◆ Task directions: Can you copy out every one of these entries word for word, with nothing changed?

◆ Extracted data entries:
■ ■ ■ ■ ■ ■ ■
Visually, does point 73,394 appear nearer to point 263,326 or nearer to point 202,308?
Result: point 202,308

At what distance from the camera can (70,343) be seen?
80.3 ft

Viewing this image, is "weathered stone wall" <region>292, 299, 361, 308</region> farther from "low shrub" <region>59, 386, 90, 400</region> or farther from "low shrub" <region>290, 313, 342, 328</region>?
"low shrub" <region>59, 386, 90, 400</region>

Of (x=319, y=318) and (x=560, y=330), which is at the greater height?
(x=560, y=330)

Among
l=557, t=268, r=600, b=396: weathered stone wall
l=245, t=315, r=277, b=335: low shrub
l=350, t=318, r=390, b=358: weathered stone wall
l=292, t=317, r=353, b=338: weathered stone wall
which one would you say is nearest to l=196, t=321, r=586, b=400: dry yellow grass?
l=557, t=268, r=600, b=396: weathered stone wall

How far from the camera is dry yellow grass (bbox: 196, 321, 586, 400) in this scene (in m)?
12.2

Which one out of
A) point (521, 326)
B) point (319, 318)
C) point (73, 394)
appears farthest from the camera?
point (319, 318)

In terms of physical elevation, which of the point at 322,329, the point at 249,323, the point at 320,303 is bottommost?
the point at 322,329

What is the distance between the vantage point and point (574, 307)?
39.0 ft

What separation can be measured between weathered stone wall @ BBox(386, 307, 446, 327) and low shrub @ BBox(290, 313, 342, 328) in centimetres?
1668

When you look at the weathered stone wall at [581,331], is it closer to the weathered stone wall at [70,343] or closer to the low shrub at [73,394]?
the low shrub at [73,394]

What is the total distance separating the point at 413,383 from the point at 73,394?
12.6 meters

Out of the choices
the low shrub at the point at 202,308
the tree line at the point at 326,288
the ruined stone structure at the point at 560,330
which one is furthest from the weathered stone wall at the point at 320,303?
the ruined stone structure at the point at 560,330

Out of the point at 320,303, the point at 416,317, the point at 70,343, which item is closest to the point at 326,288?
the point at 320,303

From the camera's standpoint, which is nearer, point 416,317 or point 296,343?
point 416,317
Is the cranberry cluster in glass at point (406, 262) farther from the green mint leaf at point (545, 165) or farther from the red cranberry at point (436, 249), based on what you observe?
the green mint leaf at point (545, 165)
■ ■ ■ ■ ■ ■ ■
◆ Reply:
Visually, does point 73,394 appear nearer to point 263,326 or nearer to point 202,308?
Result: point 202,308

At what distance from the camera can (70,343) be seen?
80.3 ft

Viewing this image, is "weathered stone wall" <region>292, 299, 361, 308</region> farther from "low shrub" <region>59, 386, 90, 400</region> or farther from "low shrub" <region>290, 313, 342, 328</region>?
"low shrub" <region>59, 386, 90, 400</region>

Of (x=319, y=318) and (x=560, y=330), which is at the greater height?
(x=560, y=330)

Among
l=557, t=268, r=600, b=396: weathered stone wall
l=245, t=315, r=277, b=335: low shrub
l=350, t=318, r=390, b=358: weathered stone wall
l=292, t=317, r=353, b=338: weathered stone wall
which one would you say is nearest to l=196, t=321, r=586, b=400: dry yellow grass?
l=557, t=268, r=600, b=396: weathered stone wall

How far from the camera is dry yellow grass (bbox: 196, 321, 586, 400) in this scene (in m)?
12.2

Which one out of
A) point (521, 326)
B) point (319, 318)
C) point (73, 394)
appears farthest from the camera?
point (319, 318)

In terms of physical elevation, which of the point at 322,329, the point at 249,323, the point at 320,303 is bottommost?
the point at 322,329

What is the distance between the vantage point and point (574, 307)?
39.0 ft

What separation can be measured between weathered stone wall @ BBox(386, 307, 446, 327) and low shrub @ BBox(290, 313, 342, 328) in centimetres?
1668

When you look at the weathered stone wall at [581,331], is it closer to the weathered stone wall at [70,343] or closer to the low shrub at [73,394]?
the low shrub at [73,394]

What is the total distance separating the point at 413,383 from the point at 73,394?
12.6 meters

Out of the choices
the low shrub at the point at 202,308
the tree line at the point at 326,288
the ruined stone structure at the point at 560,330
which one is furthest from the weathered stone wall at the point at 320,303?
the ruined stone structure at the point at 560,330

Out of the point at 320,303, the point at 416,317, the point at 70,343, which item is closest to the point at 326,288?
the point at 320,303

From the camera's standpoint, which is nearer, point 416,317 or point 296,343?
point 416,317
Is the cranberry cluster in glass at point (406, 262) farther from the green mint leaf at point (545, 165) or farther from the red cranberry at point (436, 249), based on what you observe?
the green mint leaf at point (545, 165)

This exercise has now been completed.